Cennet neresi? dediler. Senin olduğun yerdir… dedim.

Cehennem neresi dediler. Senin olmadığın yerdir… diyecektim, ama diyemedim. Senin olmadığın yer yok ki… Âh, vallah da yok, billâh da yok Allah’ım…

 

            Katre, tüm hataların kendine ait olduğunu itiraf etti, tüm güzellikler ise onu ummânına kavuşturan Nûr’a aitti..

 

İzinden, gözünden, sözünden özünden Allah ayırmasın. Ey Hakk’ı bildiren, ona götüren, perdeyi kaldırıp onu gösteren… Hakk’ın var olduğunu, varlığın Hak olduğunu, görünenin gösteren, gösterenin görülen olduğunu bildiren!

Bu dünyâda, o dünyâda, Allah senden ayırmasın…

 

   

 

Gönüllerarası

“O bana misafirdir. Ben onu evime gelen bir misafir gibi hoşlarım.”

Ken’an Rifâî Hazretleri

 

Eve misafir gelecek. Yaşarken uyunan, üstünde çatısı olan dört duvarlı bir ev var. Bu duvarlardan dışarı şikâyetin nağmesi çıkmaz çünkü içeride şikâyetin kendisinden eser yoktur. Memnuniyetten ve şükürden başka birşey bulunmaz.

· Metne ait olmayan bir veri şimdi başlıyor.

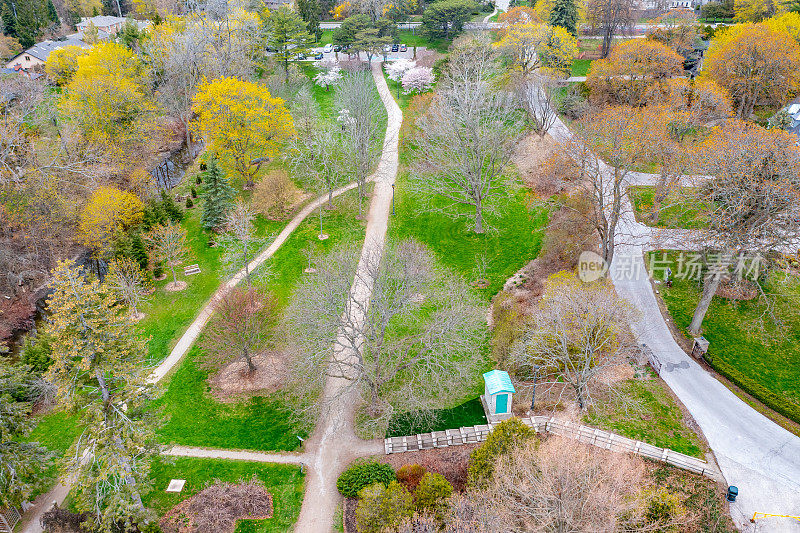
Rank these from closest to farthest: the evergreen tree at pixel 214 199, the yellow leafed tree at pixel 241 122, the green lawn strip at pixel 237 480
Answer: the green lawn strip at pixel 237 480 → the evergreen tree at pixel 214 199 → the yellow leafed tree at pixel 241 122

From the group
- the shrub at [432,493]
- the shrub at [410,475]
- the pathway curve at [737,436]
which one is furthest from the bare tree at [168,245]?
the pathway curve at [737,436]

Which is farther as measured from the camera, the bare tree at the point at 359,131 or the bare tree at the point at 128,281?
the bare tree at the point at 359,131

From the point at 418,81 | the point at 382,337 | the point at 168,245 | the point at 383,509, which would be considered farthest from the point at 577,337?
the point at 418,81

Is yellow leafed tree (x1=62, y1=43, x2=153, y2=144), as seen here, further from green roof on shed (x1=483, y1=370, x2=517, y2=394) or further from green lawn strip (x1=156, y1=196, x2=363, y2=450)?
green roof on shed (x1=483, y1=370, x2=517, y2=394)

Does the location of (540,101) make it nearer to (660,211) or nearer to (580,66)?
(660,211)

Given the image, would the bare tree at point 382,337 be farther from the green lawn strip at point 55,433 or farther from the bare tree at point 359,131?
the bare tree at point 359,131
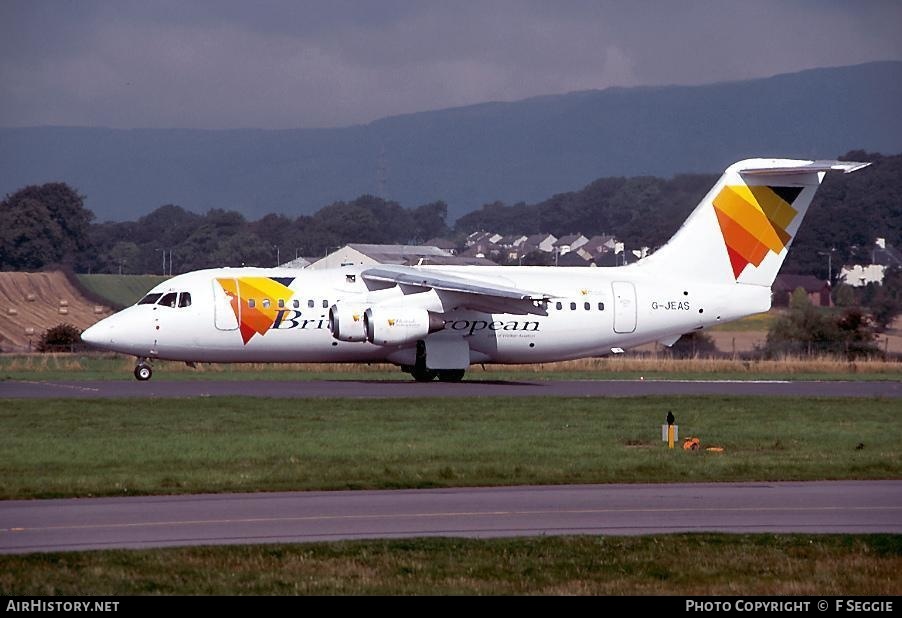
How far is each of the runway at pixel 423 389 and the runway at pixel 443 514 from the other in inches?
632

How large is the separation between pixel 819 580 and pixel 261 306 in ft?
90.4

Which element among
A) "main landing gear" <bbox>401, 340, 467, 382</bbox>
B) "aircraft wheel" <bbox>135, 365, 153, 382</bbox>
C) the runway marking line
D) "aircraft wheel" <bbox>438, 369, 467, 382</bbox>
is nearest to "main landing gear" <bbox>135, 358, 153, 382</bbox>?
"aircraft wheel" <bbox>135, 365, 153, 382</bbox>

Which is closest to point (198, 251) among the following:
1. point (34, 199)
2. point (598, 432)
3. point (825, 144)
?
point (34, 199)

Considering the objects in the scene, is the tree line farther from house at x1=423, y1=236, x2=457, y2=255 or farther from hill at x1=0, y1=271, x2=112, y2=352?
hill at x1=0, y1=271, x2=112, y2=352

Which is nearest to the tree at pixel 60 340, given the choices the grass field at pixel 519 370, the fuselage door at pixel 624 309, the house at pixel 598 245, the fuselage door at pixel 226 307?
the grass field at pixel 519 370

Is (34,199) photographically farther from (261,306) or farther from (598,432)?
(598,432)

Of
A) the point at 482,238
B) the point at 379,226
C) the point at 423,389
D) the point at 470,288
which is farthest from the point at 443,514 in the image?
the point at 482,238

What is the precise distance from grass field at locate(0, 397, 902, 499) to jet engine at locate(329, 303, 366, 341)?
572 centimetres

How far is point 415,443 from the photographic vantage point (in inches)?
995

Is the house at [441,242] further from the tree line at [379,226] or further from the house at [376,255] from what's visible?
the house at [376,255]

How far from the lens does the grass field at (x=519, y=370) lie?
1809 inches

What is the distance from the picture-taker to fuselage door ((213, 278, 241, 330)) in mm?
39719

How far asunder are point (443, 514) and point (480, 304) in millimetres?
23211

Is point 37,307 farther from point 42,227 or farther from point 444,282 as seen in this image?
point 444,282
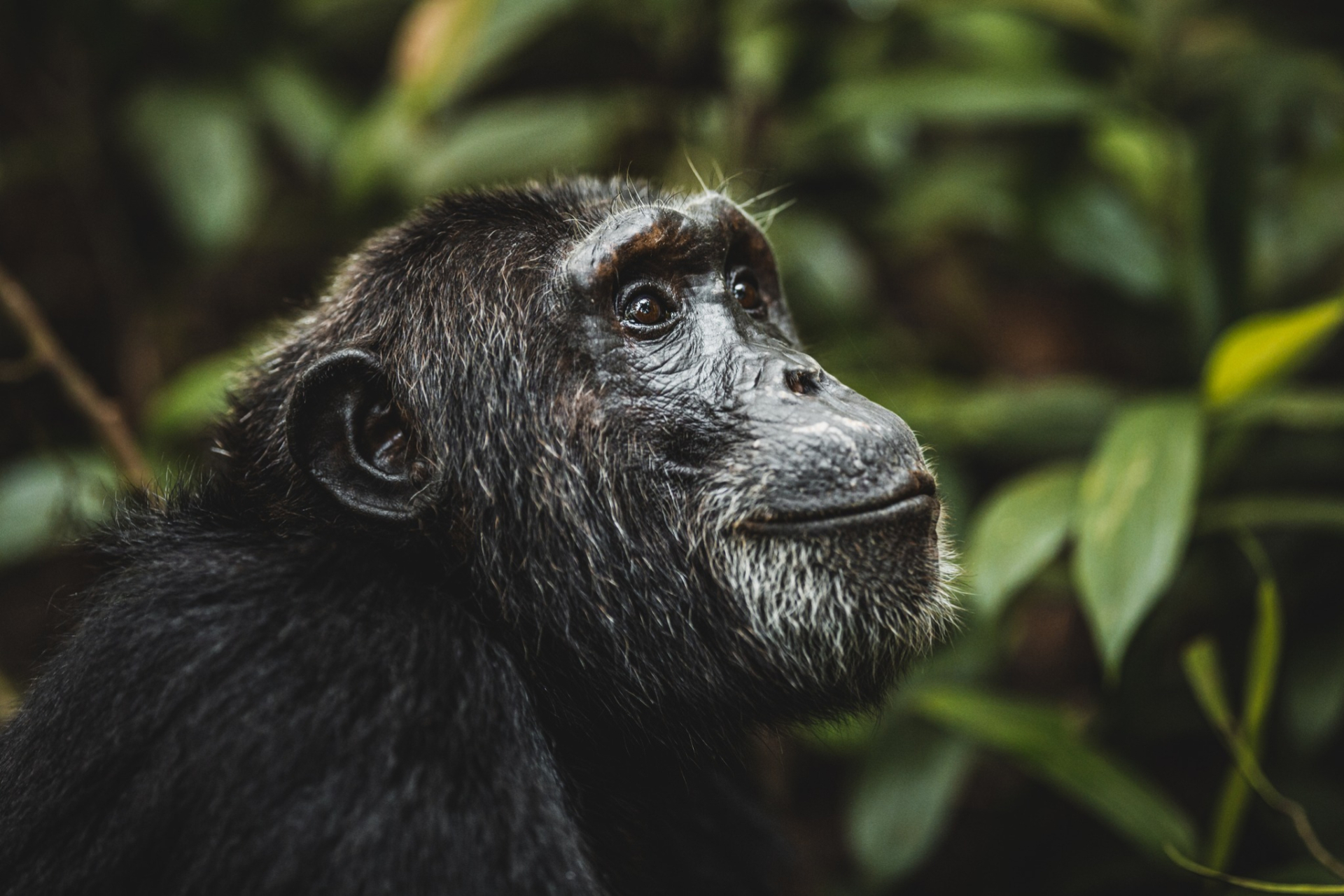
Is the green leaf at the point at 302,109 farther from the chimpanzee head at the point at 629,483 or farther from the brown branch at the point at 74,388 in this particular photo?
the chimpanzee head at the point at 629,483

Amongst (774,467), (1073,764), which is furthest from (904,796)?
(774,467)

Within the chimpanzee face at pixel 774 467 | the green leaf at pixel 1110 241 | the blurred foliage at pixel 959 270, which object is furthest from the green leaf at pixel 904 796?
the green leaf at pixel 1110 241

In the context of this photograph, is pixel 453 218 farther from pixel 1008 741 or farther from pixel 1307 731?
pixel 1307 731

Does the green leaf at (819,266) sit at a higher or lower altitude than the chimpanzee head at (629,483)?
higher

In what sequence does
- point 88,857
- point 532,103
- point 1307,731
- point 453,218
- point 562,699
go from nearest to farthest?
point 88,857 → point 562,699 → point 453,218 → point 1307,731 → point 532,103

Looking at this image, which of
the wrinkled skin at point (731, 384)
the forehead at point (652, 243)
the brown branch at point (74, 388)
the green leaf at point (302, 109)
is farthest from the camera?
the green leaf at point (302, 109)

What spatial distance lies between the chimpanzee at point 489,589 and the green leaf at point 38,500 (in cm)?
124

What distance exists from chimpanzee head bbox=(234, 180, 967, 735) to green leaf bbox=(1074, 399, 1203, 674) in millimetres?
539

Nihâle, mutfak sehpasının üstünde memnuniyetle durur.

Tencereler, yıkanıp rafına konulmuş bir hâlde yemek pişirilmesine bulundukları katkı için şükretmekte.

Masa, üstüne yerleştirilmiş lâmbanın loş ışığından çok memnun.

Pişmiş yemeklerin güzel kokusu da tertemiz koridorlarda oda oda gezip selâm etmekte.

Aşk ile örülmüş duvarlar arasında bir temizlik rüzgârı her dâim esmelidir ki güzel kokular evi kuşatsın. Burada belirtilmeli ki temizlik, imandandır. İmanın da kanımca yaşı yoktur. Her nefesimizde içinde olduğumuz evi nasıl daha temiz hâle getiririz ve bu temizliği koruruz diye gayret edilse ne hoş olur…

Eve misafir gelecek. Heyecanla harekete geçeriz. Onu tertemiz etmek isteriz ki ev gözlere güzel görünsün. Gözlerin güzel gördüğü ev de güzelleşir. Evin güzelliği, gönlün güzelliği olur. Gönlü güzel olanların evlerinin de güzel olacağı kanaatine varmak bu hâlde çok kolay… Eve gelen, sonsuz görünüşlerle her yönden gelir ve adına da misafir derler. Aslında O sahiptir de bize misafirliğe gelmektedir.

Bize emânet edilmiş bu evlere sahip çıkıyor muyuz?

Gayretimizi bu evi güzelleştirmek için gösteriyor muyuz?

Bir kere yapıp durmaktansa bunu dâimî hale getiriyor muyuz?

Evimizin her köşesini O’nun için tertipliyor muyuz?

Evin varlık sebebi, misafire açılacak kapı ihtiyacından fazlası değil, çünkü misafir için var. Evin barınanı da hizmet etmek ister. Sevgisinden yerinde duramaz. Aşkından bir saniye bile boş vakit geçirmek istemez. Devamlı ya temizliktedir ya da pişirmekte. Yeter ki geleni ve gideni olsun. Gelen gitsin. Giden de gelsin. Takılıp kalmaz. Gözü her dâim misafir görür. Bilir ki her gelen gidecektir. Giden olursa gelen de olacaktır. Geleni edeple ağırlamak gideni rızâyla uğurlamak ister.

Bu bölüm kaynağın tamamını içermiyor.